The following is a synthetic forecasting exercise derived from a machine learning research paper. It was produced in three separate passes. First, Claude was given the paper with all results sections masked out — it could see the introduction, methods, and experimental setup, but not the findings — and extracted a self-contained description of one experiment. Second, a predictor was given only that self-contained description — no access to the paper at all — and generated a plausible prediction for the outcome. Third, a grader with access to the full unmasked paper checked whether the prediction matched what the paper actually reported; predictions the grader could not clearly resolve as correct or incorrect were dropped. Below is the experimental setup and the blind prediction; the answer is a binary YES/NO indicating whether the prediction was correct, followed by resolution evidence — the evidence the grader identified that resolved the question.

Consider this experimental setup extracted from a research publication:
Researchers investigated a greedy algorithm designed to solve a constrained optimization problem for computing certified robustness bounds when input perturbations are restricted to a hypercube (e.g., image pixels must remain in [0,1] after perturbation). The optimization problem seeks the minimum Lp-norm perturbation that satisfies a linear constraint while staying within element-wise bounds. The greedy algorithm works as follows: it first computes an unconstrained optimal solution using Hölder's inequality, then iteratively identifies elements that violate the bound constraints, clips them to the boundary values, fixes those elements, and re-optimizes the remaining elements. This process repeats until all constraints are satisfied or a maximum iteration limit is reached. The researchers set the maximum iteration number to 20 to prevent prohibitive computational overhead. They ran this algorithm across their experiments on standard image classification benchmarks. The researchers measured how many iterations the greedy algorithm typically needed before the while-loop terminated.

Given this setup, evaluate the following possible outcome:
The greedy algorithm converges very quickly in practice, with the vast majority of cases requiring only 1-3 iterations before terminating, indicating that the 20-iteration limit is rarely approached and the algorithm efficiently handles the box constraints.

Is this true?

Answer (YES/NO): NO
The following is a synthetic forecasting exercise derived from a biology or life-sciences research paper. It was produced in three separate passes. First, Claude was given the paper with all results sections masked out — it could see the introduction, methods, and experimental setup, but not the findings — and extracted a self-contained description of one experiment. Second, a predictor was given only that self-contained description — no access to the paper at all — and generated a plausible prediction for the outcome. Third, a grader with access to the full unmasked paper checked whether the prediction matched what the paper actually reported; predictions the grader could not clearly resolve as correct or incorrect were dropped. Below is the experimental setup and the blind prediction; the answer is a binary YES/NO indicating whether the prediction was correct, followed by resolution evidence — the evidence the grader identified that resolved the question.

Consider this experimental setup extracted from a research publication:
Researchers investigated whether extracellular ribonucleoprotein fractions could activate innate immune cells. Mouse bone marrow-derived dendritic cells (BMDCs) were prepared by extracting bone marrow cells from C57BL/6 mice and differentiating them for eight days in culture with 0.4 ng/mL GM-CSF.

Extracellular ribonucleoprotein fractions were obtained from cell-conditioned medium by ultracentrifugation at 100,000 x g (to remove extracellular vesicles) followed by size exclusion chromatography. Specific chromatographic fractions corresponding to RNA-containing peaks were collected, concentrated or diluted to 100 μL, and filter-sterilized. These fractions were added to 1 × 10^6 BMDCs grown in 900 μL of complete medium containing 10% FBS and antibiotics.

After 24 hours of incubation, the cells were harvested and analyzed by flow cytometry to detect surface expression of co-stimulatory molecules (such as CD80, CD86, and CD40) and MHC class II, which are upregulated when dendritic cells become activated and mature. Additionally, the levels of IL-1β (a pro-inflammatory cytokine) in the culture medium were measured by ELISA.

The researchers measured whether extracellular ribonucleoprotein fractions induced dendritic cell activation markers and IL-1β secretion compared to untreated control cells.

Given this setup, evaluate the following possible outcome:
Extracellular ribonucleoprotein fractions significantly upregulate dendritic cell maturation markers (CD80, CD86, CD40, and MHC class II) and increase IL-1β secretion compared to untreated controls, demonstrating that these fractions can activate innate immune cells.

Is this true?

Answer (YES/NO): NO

--

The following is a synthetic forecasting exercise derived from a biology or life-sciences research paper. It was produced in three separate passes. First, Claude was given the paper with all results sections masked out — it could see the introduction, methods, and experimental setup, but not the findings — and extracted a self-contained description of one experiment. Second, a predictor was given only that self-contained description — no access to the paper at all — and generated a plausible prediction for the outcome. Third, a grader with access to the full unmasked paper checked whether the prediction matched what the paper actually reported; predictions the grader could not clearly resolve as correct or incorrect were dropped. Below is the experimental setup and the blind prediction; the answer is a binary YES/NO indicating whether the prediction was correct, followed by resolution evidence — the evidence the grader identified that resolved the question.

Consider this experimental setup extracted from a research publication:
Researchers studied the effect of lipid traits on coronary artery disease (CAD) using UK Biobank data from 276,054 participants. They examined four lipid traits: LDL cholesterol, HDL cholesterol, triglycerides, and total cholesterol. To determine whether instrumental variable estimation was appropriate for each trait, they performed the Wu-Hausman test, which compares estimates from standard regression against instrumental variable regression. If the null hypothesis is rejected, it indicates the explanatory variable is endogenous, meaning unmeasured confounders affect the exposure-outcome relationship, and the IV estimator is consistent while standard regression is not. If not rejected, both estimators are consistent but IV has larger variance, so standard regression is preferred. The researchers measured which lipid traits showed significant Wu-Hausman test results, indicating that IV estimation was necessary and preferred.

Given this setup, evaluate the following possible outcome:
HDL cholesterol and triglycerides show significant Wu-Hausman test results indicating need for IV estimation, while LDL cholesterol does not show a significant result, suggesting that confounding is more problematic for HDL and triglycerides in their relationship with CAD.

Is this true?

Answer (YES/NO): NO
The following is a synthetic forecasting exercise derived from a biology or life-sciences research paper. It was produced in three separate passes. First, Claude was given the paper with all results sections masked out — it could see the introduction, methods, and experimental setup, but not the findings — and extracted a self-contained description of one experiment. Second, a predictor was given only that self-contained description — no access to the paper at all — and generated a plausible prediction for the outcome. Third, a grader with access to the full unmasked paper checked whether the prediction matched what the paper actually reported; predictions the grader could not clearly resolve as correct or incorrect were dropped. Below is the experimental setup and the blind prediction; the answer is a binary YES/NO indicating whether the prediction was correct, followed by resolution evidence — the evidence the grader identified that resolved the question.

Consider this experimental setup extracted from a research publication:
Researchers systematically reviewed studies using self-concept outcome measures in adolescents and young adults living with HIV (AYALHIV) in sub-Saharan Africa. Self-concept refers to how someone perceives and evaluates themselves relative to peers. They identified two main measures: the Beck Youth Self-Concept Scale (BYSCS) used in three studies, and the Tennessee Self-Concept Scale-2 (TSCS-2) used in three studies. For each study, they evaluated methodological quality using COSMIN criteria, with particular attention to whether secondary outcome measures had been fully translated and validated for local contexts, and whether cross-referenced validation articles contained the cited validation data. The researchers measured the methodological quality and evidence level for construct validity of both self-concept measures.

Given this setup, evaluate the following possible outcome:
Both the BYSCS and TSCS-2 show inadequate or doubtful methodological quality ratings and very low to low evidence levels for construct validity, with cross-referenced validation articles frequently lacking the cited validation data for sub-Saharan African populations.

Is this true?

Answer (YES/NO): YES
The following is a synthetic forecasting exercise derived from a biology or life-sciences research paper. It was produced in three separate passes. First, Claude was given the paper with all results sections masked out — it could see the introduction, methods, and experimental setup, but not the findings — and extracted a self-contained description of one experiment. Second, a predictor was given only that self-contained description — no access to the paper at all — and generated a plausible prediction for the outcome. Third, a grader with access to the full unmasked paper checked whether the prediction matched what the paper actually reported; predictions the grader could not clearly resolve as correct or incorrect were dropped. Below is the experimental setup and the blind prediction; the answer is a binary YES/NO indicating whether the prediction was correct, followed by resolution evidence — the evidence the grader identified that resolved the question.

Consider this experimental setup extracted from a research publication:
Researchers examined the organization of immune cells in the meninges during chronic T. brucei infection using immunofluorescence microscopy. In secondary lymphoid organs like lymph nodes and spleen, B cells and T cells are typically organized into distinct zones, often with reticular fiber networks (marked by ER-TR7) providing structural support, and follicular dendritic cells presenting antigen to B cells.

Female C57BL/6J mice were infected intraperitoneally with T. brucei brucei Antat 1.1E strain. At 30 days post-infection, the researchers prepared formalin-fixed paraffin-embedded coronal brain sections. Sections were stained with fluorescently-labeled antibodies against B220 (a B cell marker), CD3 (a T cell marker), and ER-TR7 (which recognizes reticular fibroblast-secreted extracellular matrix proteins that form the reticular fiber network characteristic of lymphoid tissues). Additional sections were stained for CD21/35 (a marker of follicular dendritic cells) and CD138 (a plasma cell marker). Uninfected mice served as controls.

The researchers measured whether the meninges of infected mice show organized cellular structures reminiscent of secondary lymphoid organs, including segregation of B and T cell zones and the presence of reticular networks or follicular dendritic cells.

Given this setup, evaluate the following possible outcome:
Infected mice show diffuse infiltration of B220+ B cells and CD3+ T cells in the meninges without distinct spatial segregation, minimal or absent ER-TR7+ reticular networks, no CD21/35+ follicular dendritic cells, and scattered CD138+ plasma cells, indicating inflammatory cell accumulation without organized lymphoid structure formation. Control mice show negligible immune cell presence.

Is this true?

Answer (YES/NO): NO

--

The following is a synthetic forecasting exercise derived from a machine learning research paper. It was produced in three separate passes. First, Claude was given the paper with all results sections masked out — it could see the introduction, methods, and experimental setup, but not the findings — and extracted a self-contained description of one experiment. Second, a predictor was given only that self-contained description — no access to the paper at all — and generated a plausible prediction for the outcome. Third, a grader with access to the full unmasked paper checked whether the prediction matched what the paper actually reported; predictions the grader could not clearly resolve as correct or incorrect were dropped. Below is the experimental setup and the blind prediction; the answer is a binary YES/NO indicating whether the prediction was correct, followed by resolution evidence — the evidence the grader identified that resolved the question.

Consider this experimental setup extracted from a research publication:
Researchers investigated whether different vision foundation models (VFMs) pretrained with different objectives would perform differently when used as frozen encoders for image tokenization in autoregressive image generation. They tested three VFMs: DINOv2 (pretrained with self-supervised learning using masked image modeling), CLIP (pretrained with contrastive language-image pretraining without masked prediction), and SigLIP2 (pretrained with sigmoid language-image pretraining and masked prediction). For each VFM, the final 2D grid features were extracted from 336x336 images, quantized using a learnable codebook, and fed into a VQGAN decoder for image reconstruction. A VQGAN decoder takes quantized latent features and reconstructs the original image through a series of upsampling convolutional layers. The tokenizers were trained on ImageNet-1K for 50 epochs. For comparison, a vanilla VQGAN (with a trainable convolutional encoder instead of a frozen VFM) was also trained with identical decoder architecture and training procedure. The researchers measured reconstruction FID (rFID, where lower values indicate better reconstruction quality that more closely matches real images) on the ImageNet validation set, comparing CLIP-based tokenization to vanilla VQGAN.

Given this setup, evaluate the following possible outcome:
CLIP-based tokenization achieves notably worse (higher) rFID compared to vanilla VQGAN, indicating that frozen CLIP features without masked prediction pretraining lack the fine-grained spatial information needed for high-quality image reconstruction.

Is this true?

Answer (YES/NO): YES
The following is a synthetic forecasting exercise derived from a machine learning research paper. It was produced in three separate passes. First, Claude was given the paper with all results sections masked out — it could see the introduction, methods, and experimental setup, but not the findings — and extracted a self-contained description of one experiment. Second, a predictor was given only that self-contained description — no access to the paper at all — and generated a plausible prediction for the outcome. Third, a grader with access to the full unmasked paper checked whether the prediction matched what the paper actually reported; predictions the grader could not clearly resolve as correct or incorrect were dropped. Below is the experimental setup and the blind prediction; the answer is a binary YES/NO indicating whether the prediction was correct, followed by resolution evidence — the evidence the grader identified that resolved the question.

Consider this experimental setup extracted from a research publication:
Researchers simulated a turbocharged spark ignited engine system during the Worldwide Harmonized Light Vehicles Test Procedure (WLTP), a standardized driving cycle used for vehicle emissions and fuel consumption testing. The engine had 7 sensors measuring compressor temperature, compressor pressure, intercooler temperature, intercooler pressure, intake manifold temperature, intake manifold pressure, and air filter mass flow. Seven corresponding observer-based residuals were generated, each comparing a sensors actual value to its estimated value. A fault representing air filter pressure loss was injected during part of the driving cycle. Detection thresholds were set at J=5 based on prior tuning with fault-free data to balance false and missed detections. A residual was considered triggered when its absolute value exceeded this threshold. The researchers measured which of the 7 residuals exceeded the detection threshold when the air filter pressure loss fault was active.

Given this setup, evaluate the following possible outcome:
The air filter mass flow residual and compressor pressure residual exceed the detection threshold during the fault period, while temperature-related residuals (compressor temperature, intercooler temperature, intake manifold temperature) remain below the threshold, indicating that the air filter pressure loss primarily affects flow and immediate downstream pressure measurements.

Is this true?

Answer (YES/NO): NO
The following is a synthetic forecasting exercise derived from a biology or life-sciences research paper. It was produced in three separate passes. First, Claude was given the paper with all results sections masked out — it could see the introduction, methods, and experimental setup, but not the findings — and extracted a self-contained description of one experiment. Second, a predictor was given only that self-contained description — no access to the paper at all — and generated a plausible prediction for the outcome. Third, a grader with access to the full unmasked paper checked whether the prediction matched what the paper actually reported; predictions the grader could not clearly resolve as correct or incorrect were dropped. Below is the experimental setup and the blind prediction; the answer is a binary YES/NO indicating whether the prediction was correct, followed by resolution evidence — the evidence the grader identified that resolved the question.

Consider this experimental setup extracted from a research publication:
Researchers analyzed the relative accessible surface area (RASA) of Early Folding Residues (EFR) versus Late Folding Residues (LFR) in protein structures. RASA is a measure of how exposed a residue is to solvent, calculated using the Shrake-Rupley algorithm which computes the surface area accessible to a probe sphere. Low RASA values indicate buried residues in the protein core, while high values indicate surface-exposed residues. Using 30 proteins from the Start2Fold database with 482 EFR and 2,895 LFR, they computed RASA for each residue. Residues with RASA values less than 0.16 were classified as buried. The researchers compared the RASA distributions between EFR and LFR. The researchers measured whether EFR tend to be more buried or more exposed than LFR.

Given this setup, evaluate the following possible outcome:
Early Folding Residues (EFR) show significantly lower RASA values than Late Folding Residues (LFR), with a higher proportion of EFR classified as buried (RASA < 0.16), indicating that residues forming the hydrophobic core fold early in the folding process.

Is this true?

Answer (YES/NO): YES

*WHAT THIS TASK INVOLVES*
Find every line in the records that contains the word "innate"; copy those lines.

*RESPONSE TO THE EXERCISE*
Researchers investigated whether extracellular ribonucleoprotein fractions could activate innate immune cells. Mouse bone marrow-derived dendritic cells (BMDCs) were prepared by extracting bone marrow cells from C57BL/6 mice and differentiating them for eight days in culture with 0.4 ng/mL GM-CSF.
Extracellular ribonucleoprotein fractions significantly upregulate dendritic cell maturation markers (CD80, CD86, CD40, and MHC class II) and increase IL-1β secretion compared to untreated controls, demonstrating that these fractions can activate innate immune cells.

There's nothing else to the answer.